Hello everyone, I'm new to the boards. There's alot of knowlege about out trucks being passed around here, more than the dealer knows, thats for sure. I have been experiencing the same 2 problems with my truck for about a year now. Nobody seems to know whats wrong with it.

1.) If it's driven hard or you have to go up a few steep hills, the idle drops to about 300 RPM's then up to 900 over and over. The motor sounds like it is about to explode. Then when you go again, you can put the pedal all the way down and 2,000 RPM is all it will do. This will eventually clear up, about 100 yards down the road.

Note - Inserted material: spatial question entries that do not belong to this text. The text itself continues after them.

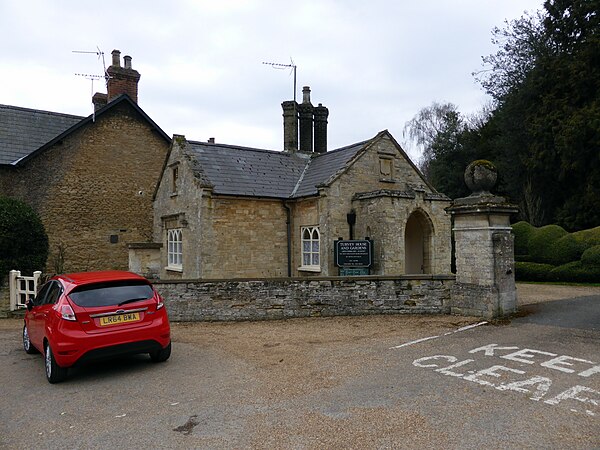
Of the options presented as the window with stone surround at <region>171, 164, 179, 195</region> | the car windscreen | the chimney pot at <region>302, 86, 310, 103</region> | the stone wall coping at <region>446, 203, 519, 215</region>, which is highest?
the chimney pot at <region>302, 86, 310, 103</region>

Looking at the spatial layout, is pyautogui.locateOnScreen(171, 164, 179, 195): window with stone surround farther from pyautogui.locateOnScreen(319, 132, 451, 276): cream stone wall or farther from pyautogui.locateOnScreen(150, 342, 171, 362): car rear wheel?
pyautogui.locateOnScreen(150, 342, 171, 362): car rear wheel

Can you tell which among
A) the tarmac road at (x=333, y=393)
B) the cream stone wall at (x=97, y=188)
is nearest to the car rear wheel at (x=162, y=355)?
the tarmac road at (x=333, y=393)

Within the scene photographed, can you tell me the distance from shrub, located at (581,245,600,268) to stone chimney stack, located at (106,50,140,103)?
21.1m

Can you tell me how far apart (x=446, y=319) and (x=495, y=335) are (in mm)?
1799

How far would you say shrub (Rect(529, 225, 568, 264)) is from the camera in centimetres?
1947

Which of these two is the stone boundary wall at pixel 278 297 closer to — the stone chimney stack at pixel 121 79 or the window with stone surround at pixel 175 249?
the window with stone surround at pixel 175 249

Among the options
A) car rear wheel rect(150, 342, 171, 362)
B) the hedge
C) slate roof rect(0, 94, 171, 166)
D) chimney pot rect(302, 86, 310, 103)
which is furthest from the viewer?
chimney pot rect(302, 86, 310, 103)

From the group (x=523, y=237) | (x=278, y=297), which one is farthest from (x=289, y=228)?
(x=523, y=237)

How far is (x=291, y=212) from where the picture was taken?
57.7 ft

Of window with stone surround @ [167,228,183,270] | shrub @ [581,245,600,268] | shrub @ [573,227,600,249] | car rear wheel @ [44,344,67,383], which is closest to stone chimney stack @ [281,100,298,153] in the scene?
window with stone surround @ [167,228,183,270]

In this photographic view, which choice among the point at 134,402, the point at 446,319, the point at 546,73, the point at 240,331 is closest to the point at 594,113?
the point at 546,73

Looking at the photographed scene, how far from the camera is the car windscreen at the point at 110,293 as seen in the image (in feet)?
23.2

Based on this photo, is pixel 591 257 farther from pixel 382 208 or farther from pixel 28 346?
pixel 28 346

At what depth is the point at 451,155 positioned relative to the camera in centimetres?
3775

2.) Occasionally the RPM's also stick at 3000-3500 at WOT. With your foot still on the floor, the RPM's go DOWN! They eventually climb back up but this is terrible.

My truck has 60,000 miles now. I have replaced:
1. Plugs
2. Wires
3. Both Coils
4. Fuel Filter
5. Cleaned K&N FIPK
6. Cleaned Throttle body
7. Clamped every vacuum hose I could find.
8. Flushed Trans
9. Done 2 Fuel injector treatments in the last 1000 mi.
10. Tightened the connection on the computer

Thanks in advance anyone who takes a shot at this. Any advice is helpful at this point.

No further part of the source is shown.